Closed Akshaysharma29 closed 3 years ago

Akshaysharma29 commented 3 years ago

I have successfully created a docker image for the 1st time but after deleting the image and again building the image got stuck at

Step 7/14 : RUN python -c "from transformers import BertModel; BertModel.from_pretrained('bert-large-uncased-whole-word-masking')"
 ---> Running in deca10b47ffe
To use data.metrics please install scikit-learn. See https://scikit-learn.org/stable/index.html

and after some, it is giving below error

OSError: Couldn't reach server at 'https://s3.amazonaws.com/models.huggingface.co/bert/bert-large-uncased-whole-word-masking-pytorch_model.bin' to download pretrained weights.

Can some suggestion on how to solve this issue

Edit

For removing the docker image I have used the below command sudo docker image prune -a

DevanshChoubey commented 3 years ago

Hi @Akshaysharma29

could you try loading bert from your local python interpreter and check if it's downloading BERT.

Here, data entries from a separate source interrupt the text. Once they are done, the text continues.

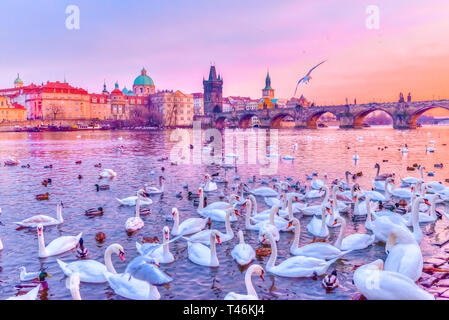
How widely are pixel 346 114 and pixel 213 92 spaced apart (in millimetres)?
67380

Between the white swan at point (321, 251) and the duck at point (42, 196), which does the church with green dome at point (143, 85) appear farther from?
the white swan at point (321, 251)

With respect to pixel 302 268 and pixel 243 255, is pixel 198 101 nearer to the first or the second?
pixel 243 255

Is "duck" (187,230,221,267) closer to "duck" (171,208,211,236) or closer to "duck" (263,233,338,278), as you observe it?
"duck" (263,233,338,278)

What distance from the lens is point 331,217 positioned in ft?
30.5

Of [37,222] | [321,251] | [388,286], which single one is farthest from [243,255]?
[37,222]

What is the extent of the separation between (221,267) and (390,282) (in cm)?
316

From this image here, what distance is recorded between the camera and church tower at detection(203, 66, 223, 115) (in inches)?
5659

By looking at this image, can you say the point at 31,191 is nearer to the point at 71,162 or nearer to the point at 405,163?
the point at 71,162

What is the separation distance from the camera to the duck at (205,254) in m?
6.91

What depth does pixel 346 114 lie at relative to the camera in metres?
87.4

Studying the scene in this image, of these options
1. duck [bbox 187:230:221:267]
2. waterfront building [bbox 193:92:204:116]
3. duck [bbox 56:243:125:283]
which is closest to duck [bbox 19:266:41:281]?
duck [bbox 56:243:125:283]

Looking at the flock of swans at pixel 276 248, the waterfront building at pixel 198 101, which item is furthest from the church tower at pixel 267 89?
the flock of swans at pixel 276 248

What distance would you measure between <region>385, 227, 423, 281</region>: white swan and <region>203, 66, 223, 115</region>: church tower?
138m
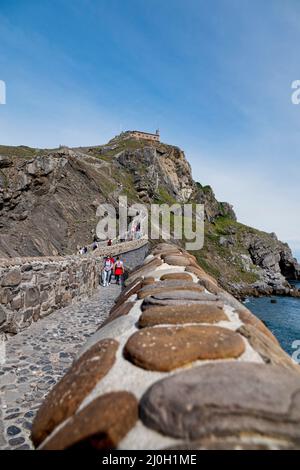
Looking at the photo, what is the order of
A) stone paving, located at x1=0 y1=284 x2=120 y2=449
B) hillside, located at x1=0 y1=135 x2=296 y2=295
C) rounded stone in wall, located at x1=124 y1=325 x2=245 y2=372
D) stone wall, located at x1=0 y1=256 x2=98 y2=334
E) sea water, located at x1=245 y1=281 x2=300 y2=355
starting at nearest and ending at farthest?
rounded stone in wall, located at x1=124 y1=325 x2=245 y2=372 → stone paving, located at x1=0 y1=284 x2=120 y2=449 → stone wall, located at x1=0 y1=256 x2=98 y2=334 → sea water, located at x1=245 y1=281 x2=300 y2=355 → hillside, located at x1=0 y1=135 x2=296 y2=295

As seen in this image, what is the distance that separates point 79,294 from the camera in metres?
9.50

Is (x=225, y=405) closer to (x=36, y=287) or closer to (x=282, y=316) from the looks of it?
(x=36, y=287)

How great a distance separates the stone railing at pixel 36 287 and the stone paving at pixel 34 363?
0.81ft

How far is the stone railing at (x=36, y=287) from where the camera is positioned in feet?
18.6

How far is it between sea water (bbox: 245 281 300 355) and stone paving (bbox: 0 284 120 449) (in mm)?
22763

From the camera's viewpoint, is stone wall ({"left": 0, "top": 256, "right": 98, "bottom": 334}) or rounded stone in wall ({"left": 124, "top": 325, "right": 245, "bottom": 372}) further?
stone wall ({"left": 0, "top": 256, "right": 98, "bottom": 334})

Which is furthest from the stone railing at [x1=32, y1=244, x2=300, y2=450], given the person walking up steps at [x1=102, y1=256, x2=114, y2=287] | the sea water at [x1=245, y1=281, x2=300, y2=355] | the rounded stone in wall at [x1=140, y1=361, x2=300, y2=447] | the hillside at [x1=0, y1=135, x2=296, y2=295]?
the sea water at [x1=245, y1=281, x2=300, y2=355]

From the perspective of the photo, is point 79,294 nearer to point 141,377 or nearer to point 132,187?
point 141,377

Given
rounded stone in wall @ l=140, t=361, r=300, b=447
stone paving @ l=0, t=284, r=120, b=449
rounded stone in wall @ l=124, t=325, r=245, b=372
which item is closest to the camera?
rounded stone in wall @ l=140, t=361, r=300, b=447

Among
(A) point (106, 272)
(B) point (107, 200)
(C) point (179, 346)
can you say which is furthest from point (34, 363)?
(B) point (107, 200)

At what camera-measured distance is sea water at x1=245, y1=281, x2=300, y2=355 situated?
30.0 metres

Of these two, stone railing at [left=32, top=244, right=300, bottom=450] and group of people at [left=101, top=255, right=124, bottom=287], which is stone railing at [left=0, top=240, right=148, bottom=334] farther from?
stone railing at [left=32, top=244, right=300, bottom=450]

Akshaysharma29 commented 3 years ago

Hi, @DevanshChoubey yes, I have checked that and it is working. The command I have used is python -c "from transformers import BertModel; BertModel.from_pretrained('bert-large-uncased-whole-word-masking')"

Command-line output:

Downloading: 100%|█████████████████████████████████████████████████████████████████████████| 434/434 [00:00<00:00, 433kB/s]
Downloading: 100%|████████████████████████████████████████████████████████████████████| 1.35G/1.35G [01:37<00:00, 13.8MB/s]
Akshaysharma29 commented 3 years ago

I don't know How but changing it little work for me shifted "# Cache the pretrained BERT model" after "# Download & cache StanfordNLP"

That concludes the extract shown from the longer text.